Let us now plot graphs:

In [None]:
def visualize_progress(progress, loss_history):
  plt.clf()
  plt.plot(progress, label="DQN progress")
  smoothed_progress = [0]
  for x in progress:
    smoothed_progress.append(0.8*smoothed_progress[-1] + 0.2*x)
  plt.plot(smoothed_progress, label="DQN learning (smoothed)")
  plt.legend(loc="upper left")
  plt.show()

  plt.clf()
  plt.plot(loss_history, label="Loss")
  plt.legend(loc="upper left")
  plt.show()

In [None]:
visualize_progress(progress, loss_history)

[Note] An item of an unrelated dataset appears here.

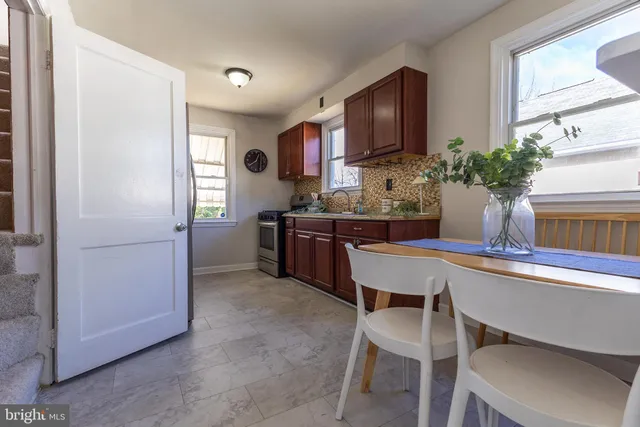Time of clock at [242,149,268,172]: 12:38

Let us see how the agent performs across the training:

In [None]:
def record_checkpoint(checkpoint):
  # This function records an episode of the agent equipped with a given chekpoint
  env = gym.make("CartPole-v0")
  model = make_cartpole_network()
  model.set_weights(checkpoint)
  max_ep_len=200
  envw = gym.wrappers.Monitor(env, "./", force=True)
  o, d, ep_len = envw.reset(), False, 0
  while not (d or (ep_len == max_ep_len)):
    envw.render()
    action = choose_best_action(model, o)
    o, r, d, info = envw.step(action)
  envw.close()

Lets take a look at first saved chekpoint:

In [None]:
record_checkpoint(q_checkpoints[0])
file_name = glob.glob('openaigym.video.*.mp4')[0]
show_video(file_name)

And the last:

In [None]:
record_checkpoint(q_checkpoints[-1])
file_name = glob.glob('openaigym.video.*.mp4')[0]
show_video(file_name)

#Ablation study
Let's see the what happens to DQN performance after turning off some of its mechanisms:
- target network
- sampling from replay_buffer

**Exercise: turn off the usage of target networks.** You can for example modify the code of run_dqn() and set target_network = q_network. Compare the results with previous run.

**Exercise: add the size limit to replay buffer.** Add a code to run_dqn() that clips its size to a given limit**. What happens if the replay buffer is very small?